● TEXT
————

The Waters of Life May Change, but a Mother’s Love is Constant
I started taking swimming classes at the local YMCA when I was six months old, and those lessons continued throughout my childhood. When I graduated to the “big pool,” the water was much colder and I spent most of my time shivering, complaining, and wanting to get out.
So, one of my favorite childhood memories of my own mother was when she would stand at the end of the shower and hold open a fresh towel and greet me with a huge smile. I’d scamper over to her, and she would hug me with a dry soft towel and keep hugging me until I warmed up.
Thirty years later, I still remember how loved and protected I felt in my mother’s arms. As I witness my own wife, Rosa, serve as her role as mother to Elena, who is non-verbal and non ambulatory, I see similar acts of simple daily love and care for our daughter.
As I am writing this right now, my wife and my daughter are both snuggled together sleeping on the couch. It’s truly beautiful, and I hope our daughter Elena remembers loving experiences such as this for the next thirty years.
I have to be honest with you, though. It’s not always that simple. Life is seldom this peaceful. My wife spends countless hours going to medical appointments and physical therapy with Elena, ordering prescriptions, administering between three and five medications three times each day, lifting, bathing, cleaning, feeding, entertaining, and worrying. These two are currently napping on the couch, but it wasn’t that long ago they were both napping in a hospital bed.
Elena was hospitalized a little over a year ago, and Rosa was by her side for two months comforting her, attentively listening to the medical team, and simultaneously emailing colleagues in the Spanish department where she teaches so that her high school students could stay on track.
Indeed, both Elena and Rosa are impressive in their own right, and although being a parent is incredibly frustrating, exhausting and full of worry, it’s also beautiful. Our daughter is a joy to be around and I know that she feels just as loved as I did when I was wrapped up in a towel in my own mother’s arms.
So, when people ask me if we are going to do anything for mother’s day like brunch or have people over, the answer is always a “no.” To show our love on Mother’s Day, Elena and I will leave mommy alone in the hopes that she can nap, read a book, or just enjoy peace and quiet. Regardless of how Rosa spends her mother’s day, Elena and I want her to know how thankful we both are that she is in our lives.

————

● THE TASK
Answer these questions using the text about a mother's love:
1. At what age did the writer start swimming classes at the local YMCA?
2. For how long did Rosa stay by Elena's side when Elena was hospitalized?
3. In which department does Rosa teach?

● PROVIDED DATA
————

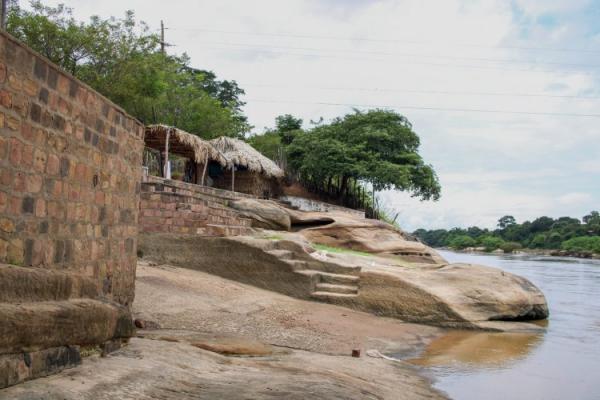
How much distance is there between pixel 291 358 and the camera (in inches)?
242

————

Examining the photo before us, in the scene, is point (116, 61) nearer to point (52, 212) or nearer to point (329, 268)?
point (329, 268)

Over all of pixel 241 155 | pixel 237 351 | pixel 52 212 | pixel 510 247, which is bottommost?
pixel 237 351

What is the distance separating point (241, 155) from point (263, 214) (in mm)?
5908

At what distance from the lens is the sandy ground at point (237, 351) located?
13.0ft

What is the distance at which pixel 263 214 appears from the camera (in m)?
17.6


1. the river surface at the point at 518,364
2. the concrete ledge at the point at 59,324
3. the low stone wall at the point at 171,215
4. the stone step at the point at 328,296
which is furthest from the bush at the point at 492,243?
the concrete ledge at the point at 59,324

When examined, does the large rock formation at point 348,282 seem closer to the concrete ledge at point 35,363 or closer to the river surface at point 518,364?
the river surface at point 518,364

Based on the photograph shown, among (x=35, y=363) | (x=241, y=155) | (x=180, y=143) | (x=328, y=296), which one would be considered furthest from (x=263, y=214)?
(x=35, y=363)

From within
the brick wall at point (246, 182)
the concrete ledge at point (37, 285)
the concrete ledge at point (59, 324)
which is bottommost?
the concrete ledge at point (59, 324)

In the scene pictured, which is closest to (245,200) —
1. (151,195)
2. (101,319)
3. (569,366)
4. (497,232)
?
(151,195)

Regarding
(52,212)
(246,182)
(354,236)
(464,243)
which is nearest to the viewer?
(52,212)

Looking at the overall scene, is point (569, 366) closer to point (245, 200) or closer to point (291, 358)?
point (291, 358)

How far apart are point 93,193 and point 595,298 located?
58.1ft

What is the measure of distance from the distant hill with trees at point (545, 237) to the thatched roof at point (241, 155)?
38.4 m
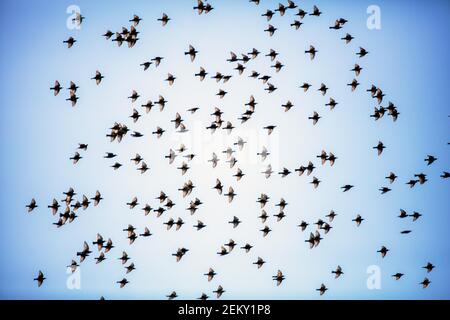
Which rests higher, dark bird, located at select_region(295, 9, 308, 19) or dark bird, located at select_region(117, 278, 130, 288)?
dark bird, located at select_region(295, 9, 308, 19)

————

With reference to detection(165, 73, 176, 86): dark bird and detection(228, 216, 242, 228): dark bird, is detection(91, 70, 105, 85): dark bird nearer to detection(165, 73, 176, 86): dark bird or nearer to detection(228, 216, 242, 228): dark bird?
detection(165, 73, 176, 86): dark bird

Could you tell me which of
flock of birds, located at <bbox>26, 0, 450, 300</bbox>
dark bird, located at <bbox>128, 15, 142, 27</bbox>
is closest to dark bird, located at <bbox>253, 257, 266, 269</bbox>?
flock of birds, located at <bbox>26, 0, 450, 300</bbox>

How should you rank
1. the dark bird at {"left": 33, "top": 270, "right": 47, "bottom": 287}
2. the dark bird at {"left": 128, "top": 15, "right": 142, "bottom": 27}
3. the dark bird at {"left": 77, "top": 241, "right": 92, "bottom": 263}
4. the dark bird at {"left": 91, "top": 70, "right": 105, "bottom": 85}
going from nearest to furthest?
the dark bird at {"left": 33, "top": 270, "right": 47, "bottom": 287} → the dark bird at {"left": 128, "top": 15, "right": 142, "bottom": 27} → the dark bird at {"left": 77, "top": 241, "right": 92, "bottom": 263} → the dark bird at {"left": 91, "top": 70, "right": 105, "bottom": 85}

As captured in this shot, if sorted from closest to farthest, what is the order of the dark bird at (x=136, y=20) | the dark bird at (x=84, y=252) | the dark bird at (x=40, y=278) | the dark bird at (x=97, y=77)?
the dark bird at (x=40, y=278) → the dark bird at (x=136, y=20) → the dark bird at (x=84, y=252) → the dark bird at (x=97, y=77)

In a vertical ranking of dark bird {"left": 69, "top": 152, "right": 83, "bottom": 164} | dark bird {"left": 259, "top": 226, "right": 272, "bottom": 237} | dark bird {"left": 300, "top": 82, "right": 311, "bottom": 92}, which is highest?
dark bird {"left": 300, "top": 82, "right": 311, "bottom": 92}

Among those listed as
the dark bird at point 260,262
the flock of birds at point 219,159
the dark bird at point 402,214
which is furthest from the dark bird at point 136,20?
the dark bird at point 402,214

————

● WRITTEN SOLUTION
1. Six months old
2. Two months
3. The Spanish department